Hattest du schon etwas über Cannabis gehört, bevor du selbst anfingst, das Kraut zu rauchen?

Ein wenig. Ich komme ja aus dem Osten Deutschlands und da war Cannabis auch schon lange vor der Wende etwas, worüber – meist im Zusammenhang mit Woodstock oder der 68er-Bewegung – durchaus mal gesprochen wurde. Insofern wusste ich zumindest schon, dass es diese Pflanze gibt, allerdings konnte ich damals noch keine eigenen Erfahrungen sammeln. Aber wie gesagt: Wir haben trotzdem eine ganze Menge mitgekriegt, da Radio- und Fernseh-Wellen ja nicht vor der Mauer Halt machten. Und so wusste ich dann auch schon damals, dass Cannabis nicht nur berauschen kann, sondern auch eine vielfältige Nutzpflanze ist. Wie ich dann bei eigenen Recherchen feststellte, fand man die Pflanze auch in DDR-Publikationen oder Lexika. Besonders interessant fand ich den mir damals ja noch völlig unbekannten berauschenden Effekt, den weibliche Hanfblüten verursachen – obwohl ich in Drogenfragen eigentlich ein eher vorsichtiger Mensch bin. Wie wahrscheinlich die Meisten, die in der DDR aufgewachsen sind.
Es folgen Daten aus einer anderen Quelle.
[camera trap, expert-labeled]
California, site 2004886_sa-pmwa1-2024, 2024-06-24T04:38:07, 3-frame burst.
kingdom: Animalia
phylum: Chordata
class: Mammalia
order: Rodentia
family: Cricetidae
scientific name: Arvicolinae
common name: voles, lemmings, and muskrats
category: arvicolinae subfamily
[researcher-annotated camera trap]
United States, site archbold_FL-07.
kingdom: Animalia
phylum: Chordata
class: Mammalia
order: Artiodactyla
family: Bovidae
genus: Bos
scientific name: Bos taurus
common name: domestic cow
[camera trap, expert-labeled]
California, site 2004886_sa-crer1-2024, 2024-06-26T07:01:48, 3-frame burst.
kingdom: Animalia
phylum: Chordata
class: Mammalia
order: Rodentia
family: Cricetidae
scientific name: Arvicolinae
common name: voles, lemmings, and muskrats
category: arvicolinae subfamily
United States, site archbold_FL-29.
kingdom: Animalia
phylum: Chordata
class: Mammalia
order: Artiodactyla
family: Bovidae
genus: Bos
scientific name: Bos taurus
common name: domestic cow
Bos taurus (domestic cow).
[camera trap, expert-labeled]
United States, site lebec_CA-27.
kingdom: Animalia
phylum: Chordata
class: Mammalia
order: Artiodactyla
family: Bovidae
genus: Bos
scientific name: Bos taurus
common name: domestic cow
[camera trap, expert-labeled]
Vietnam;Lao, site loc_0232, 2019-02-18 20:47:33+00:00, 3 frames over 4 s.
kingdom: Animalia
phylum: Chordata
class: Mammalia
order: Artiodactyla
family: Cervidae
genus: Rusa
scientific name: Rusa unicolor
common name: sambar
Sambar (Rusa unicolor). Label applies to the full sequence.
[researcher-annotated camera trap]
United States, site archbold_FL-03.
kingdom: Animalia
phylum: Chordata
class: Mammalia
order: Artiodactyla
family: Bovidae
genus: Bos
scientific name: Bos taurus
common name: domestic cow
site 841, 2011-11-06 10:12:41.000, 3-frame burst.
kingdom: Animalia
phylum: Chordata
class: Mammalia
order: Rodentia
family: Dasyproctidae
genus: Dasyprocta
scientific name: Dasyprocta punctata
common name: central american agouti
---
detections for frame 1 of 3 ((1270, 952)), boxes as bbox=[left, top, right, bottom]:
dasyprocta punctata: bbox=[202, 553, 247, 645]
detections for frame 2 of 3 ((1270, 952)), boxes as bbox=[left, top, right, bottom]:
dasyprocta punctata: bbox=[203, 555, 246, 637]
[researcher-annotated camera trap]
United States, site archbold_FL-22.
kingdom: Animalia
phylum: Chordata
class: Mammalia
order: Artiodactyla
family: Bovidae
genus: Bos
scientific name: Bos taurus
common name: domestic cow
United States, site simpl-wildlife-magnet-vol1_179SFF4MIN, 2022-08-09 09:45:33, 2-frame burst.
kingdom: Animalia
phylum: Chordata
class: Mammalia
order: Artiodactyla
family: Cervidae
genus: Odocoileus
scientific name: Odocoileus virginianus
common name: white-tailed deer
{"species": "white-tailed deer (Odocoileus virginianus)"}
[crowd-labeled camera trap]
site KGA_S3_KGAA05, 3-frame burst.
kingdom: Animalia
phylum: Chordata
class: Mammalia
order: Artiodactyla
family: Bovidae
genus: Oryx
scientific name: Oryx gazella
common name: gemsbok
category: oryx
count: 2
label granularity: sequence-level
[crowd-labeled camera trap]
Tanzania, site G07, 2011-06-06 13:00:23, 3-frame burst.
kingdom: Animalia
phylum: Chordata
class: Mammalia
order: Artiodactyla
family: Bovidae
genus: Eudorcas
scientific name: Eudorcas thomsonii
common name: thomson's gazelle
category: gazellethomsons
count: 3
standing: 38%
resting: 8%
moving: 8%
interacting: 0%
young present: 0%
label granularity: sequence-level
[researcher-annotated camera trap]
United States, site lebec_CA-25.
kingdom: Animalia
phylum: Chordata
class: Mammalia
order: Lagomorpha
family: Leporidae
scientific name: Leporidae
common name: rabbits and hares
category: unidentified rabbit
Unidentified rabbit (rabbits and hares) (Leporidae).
Dann ist dir Cannabis auch erst nach dem Mauerfall persönlich begegnet?

Ja, obwohl wir ja schon 1988 nach Westberlin zogen, nachdem unser Ausreiseantrag bewilligt worden war. Aber da begann ich ja nicht sofort damit, die hier verbreiteten illegalen Drogen zu erforschen – in dem Wohnheim hat man da ja eh noch nicht so viel mitgekriegt. 1989 habe ich dann angefangen, als Krankenschwester in einem Westberliner Krankenhaus zu arbeiten und fand dort in einer Kollegin eine gute Freundin, die mich dann auch mal mit in die damalige Bhagwan-Diskothek am Kurfürstendamm nahm. Dort wurde auch viel gekifft und meine Freundin fragte mich ständig: „Da ist es wieder – riechst du das nicht?“ Aber irgendwie tat sich meine Nase damals noch schwer – ich roch einfach nichts oder konnte den Geruch damals einfach noch nicht richtig einordnen. Dabei wurde damals ja fast ausschließlich Haschisch geraucht, was ja deutlicher und intensiver als Gras riecht.